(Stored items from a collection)
━━━━━━━━━━

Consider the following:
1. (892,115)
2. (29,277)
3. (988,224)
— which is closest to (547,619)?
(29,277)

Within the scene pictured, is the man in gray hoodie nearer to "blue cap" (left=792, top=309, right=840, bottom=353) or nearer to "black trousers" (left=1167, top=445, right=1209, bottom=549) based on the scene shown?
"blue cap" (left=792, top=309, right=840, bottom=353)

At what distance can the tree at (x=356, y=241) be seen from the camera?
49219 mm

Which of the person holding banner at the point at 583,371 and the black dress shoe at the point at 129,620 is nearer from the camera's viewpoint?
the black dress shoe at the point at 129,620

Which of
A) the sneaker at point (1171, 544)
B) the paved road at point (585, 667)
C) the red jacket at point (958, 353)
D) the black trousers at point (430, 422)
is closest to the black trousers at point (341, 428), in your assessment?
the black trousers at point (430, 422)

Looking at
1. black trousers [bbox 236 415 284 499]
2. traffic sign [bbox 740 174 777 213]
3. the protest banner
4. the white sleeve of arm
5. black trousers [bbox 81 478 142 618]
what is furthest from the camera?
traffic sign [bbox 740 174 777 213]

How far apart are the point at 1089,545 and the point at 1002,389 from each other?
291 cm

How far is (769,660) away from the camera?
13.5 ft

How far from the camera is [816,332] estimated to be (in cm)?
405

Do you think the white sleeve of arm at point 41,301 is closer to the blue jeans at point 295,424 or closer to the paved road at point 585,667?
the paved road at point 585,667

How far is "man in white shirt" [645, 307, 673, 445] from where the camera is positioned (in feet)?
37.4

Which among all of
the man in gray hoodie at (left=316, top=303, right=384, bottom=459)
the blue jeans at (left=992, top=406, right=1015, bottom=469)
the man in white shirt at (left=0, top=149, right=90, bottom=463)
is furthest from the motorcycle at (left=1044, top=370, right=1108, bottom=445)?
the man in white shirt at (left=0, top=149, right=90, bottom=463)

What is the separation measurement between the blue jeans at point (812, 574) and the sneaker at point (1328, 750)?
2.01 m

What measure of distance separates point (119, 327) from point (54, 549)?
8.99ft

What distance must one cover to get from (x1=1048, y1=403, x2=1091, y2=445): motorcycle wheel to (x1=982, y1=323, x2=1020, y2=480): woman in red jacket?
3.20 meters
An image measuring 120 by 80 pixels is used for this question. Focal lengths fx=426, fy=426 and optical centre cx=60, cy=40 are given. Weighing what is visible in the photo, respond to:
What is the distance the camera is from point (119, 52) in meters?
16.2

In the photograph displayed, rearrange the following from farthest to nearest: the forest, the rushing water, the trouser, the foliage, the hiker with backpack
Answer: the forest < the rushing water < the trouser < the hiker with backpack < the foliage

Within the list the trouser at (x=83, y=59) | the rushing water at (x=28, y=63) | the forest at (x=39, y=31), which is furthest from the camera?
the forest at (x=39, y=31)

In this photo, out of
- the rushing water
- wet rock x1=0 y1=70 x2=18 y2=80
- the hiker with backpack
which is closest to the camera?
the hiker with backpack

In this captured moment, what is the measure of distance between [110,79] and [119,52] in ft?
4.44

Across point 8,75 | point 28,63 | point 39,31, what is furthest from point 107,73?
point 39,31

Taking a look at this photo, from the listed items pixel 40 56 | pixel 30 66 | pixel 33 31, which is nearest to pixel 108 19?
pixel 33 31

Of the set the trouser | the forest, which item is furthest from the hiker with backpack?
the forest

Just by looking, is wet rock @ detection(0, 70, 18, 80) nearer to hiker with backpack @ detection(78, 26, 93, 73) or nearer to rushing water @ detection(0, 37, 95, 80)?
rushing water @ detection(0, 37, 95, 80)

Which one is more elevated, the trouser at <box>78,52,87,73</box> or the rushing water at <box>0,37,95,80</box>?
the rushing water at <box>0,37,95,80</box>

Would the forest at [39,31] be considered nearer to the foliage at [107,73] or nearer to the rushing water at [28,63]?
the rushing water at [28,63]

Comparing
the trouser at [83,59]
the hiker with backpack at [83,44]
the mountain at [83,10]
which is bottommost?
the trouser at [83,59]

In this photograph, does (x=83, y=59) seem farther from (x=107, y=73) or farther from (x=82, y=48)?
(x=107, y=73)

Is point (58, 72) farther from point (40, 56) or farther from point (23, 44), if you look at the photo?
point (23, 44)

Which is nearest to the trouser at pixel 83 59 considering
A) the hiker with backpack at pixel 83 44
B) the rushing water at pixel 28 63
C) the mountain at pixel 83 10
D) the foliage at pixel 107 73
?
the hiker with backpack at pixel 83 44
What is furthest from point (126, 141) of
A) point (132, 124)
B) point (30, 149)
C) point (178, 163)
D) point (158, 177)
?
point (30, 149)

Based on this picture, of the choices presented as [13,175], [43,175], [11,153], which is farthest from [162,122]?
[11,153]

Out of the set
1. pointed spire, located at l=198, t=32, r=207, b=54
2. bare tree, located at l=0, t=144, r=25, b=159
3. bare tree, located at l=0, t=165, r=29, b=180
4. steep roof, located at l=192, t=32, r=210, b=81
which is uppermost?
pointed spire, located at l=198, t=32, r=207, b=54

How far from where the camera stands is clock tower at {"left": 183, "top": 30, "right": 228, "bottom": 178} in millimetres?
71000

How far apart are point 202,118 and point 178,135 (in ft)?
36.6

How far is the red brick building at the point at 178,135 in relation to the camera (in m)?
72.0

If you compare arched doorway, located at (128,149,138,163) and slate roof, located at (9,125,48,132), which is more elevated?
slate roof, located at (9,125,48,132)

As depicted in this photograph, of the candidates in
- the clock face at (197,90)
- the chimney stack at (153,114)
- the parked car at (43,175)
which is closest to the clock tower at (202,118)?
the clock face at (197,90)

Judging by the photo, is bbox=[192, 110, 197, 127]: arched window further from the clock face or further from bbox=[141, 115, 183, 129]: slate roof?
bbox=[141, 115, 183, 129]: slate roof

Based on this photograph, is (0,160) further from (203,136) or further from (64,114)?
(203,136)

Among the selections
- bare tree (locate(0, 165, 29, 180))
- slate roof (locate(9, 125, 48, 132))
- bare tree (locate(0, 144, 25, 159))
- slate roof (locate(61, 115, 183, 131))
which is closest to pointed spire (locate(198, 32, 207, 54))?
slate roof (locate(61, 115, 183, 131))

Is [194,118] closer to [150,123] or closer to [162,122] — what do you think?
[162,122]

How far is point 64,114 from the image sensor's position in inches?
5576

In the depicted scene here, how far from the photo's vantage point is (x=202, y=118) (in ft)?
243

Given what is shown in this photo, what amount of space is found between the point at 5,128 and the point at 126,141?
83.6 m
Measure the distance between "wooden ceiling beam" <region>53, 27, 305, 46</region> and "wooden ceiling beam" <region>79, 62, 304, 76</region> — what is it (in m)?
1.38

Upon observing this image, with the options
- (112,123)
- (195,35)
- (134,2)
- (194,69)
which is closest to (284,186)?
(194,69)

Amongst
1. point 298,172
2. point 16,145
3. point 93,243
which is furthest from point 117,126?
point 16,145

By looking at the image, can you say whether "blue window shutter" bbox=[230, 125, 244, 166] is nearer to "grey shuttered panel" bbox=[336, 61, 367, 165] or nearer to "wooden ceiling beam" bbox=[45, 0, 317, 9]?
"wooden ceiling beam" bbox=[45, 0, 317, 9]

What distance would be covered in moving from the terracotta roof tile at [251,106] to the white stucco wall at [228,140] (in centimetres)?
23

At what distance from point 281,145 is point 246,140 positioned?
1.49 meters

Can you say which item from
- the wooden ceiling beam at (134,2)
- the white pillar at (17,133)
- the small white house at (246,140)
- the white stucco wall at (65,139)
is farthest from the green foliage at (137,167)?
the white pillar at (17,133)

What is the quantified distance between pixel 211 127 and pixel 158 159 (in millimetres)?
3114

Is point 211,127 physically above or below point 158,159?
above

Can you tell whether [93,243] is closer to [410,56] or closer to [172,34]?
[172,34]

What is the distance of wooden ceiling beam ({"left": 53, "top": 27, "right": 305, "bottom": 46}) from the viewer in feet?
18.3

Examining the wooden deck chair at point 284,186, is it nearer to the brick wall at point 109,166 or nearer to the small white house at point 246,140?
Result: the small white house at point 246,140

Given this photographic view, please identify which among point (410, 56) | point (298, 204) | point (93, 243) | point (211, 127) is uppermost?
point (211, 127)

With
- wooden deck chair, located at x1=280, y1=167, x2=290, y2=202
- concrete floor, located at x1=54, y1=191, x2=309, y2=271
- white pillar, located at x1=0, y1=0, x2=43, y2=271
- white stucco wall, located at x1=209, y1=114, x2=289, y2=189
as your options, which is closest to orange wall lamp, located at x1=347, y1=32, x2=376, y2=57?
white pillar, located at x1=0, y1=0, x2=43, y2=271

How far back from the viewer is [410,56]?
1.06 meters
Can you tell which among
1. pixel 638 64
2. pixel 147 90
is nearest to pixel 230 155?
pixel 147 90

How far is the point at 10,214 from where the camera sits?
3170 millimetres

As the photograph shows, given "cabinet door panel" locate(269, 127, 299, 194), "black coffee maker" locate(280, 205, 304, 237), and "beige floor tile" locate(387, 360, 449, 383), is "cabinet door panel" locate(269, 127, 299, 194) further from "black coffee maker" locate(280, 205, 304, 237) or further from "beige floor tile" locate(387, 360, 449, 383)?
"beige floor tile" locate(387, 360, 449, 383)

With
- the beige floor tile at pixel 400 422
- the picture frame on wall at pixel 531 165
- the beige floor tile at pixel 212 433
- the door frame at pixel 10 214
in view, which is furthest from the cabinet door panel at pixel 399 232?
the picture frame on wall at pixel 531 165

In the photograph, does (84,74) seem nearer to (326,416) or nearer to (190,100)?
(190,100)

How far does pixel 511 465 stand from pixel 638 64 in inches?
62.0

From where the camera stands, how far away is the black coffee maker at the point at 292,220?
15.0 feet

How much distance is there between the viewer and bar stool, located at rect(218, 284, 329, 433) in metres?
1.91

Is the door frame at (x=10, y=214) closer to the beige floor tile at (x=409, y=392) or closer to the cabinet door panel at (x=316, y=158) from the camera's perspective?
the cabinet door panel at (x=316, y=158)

━━━━━━━━━━

- **Prompt**:
Put the lines from the one containing "What is the distance of" through the one containing "Result: the small", both included, into a Markdown table with the columns Number and Line. Number the lines in order and leave out any blank ones.

- **Output of the task**:
| Number | Line |
|---|---|
| 1 | What is the distance of wooden ceiling beam ({"left": 53, "top": 27, "right": 305, "bottom": 46}) from the viewer in feet? |
| 2 | 18.3 |
| 3 | Examining the wooden deck chair at point 284,186, is it nearer to the brick wall at point 109,166 or nearer to the small white house at point 246,140? |
| 4 | Result: the small white house at point 246,140 |